### THE EXERCISE
From the items below, extract each line that contains the string "solar" and copy it without changes.
--- DATA ROWS ---
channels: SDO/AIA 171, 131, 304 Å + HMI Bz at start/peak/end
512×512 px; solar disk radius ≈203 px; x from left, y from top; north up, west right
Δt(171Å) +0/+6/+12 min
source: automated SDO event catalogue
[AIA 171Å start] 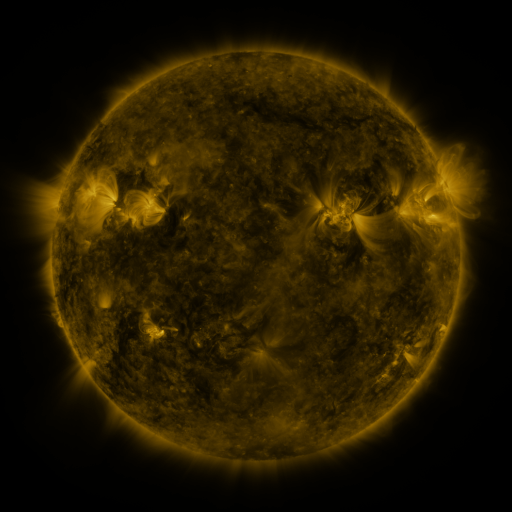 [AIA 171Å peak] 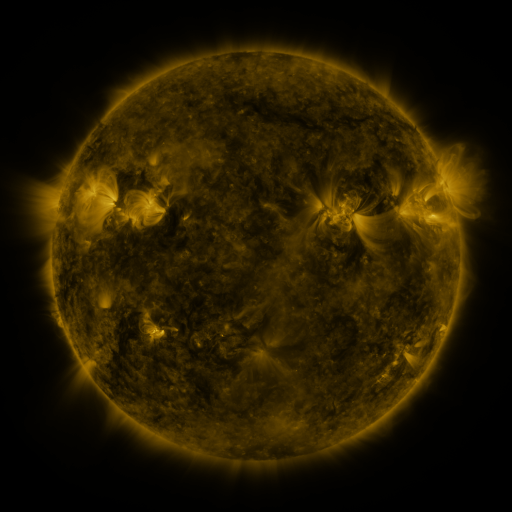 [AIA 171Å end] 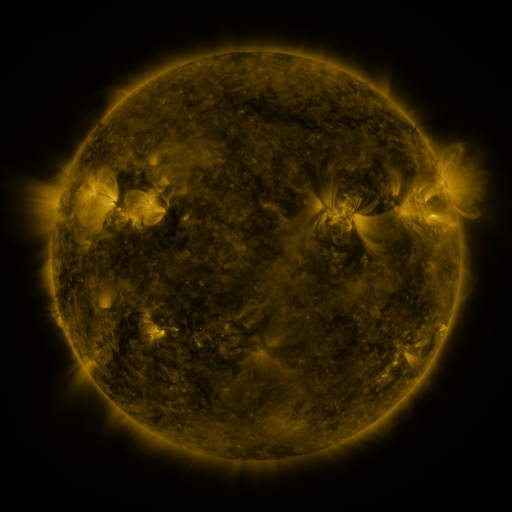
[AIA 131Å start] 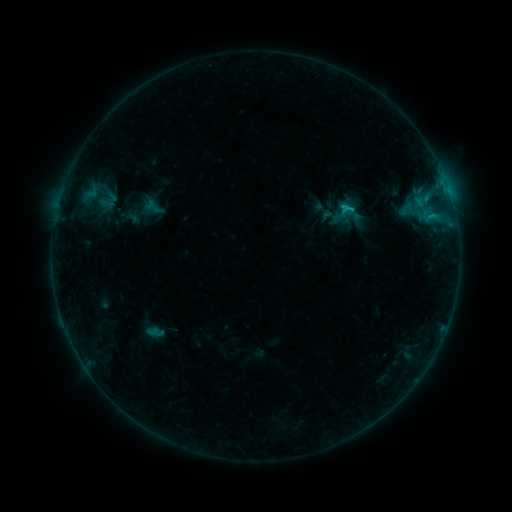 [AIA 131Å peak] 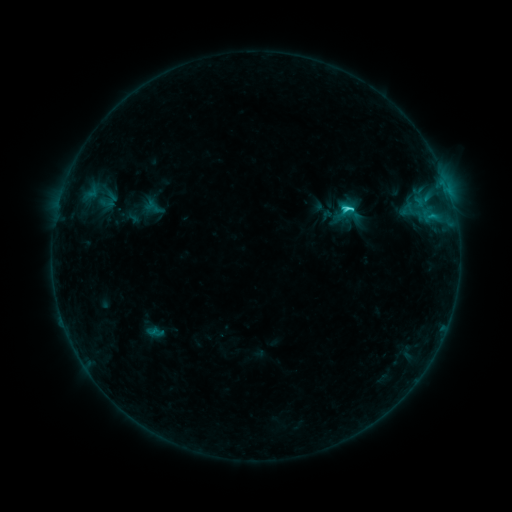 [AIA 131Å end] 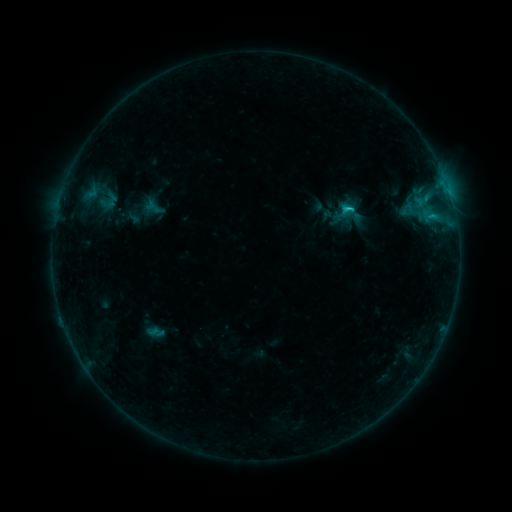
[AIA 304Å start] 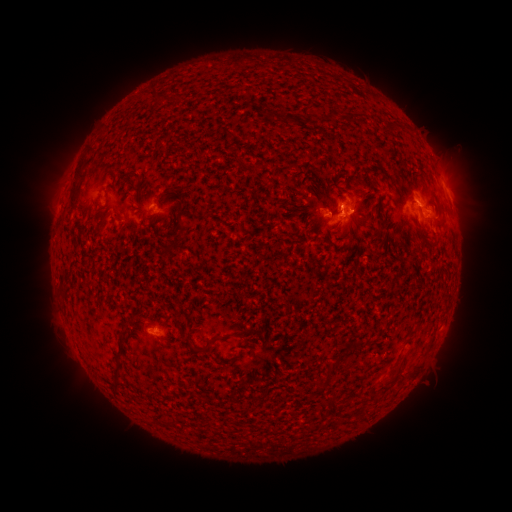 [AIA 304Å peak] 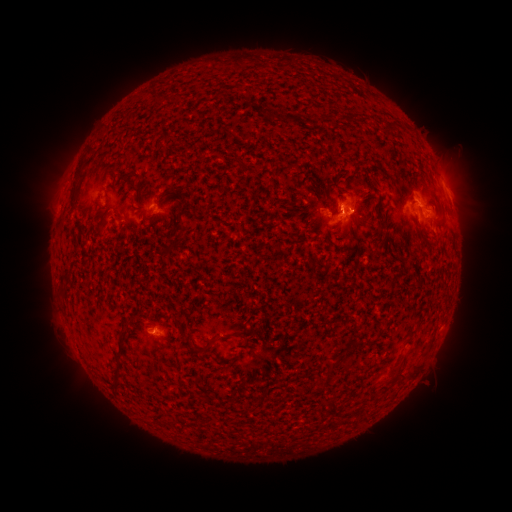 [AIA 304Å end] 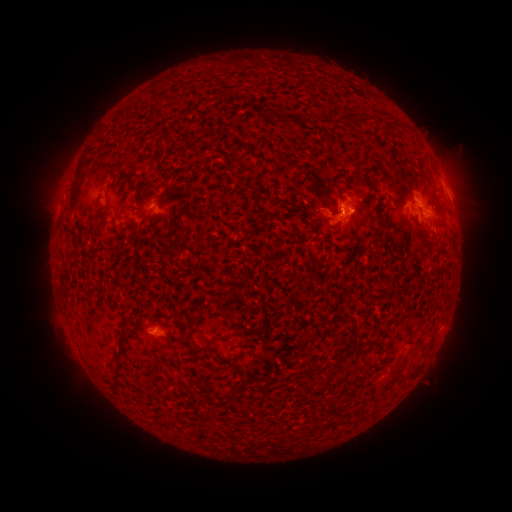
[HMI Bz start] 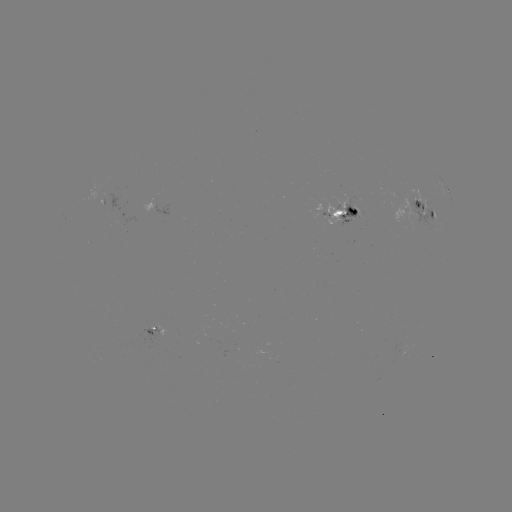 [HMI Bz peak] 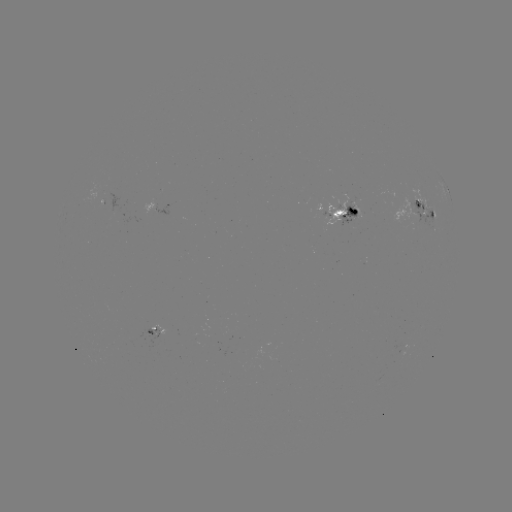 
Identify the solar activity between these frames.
---
### RESULT OF THE TASK
512×512 px; solar disk radius ≈203 px; x from left, y from top; north up, west right
Identify the solar activity between these frames.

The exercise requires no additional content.